** START OF Data provided **
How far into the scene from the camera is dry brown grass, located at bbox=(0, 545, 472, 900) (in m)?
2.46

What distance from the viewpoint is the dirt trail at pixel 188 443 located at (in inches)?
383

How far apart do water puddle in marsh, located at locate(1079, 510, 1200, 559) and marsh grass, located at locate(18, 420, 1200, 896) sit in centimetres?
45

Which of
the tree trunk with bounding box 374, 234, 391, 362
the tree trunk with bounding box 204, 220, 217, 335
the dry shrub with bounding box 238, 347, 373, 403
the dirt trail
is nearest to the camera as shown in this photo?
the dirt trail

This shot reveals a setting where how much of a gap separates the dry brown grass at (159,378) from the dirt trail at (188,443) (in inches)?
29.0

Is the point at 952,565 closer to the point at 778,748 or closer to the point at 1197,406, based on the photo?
** END OF Data provided **
[Short problem]
Reproduce every entry above word for word, from the first line to the last.

[Correct response]
How far into the scene from the camera is dry brown grass, located at bbox=(0, 545, 472, 900) (in m)?
2.46

What distance from the viewpoint is the dirt trail at pixel 188 443 located at (in inches)?
383

How far apart do water puddle in marsh, located at locate(1079, 510, 1200, 559) and marsh grass, located at locate(18, 420, 1200, 896) sit in centimetres?
45

Which of
the tree trunk with bounding box 374, 234, 391, 362
the tree trunk with bounding box 204, 220, 217, 335
the dry shrub with bounding box 238, 347, 373, 403
the dirt trail
is nearest to the camera as shown in this photo?
the dirt trail

This shot reveals a setting where how much of a gap separates the dry brown grass at (159,378) from the dirt trail at (188,443) (in inches)?
29.0

Is the point at 952,565 closer to the point at 778,748 or closer to the point at 1197,406, based on the photo?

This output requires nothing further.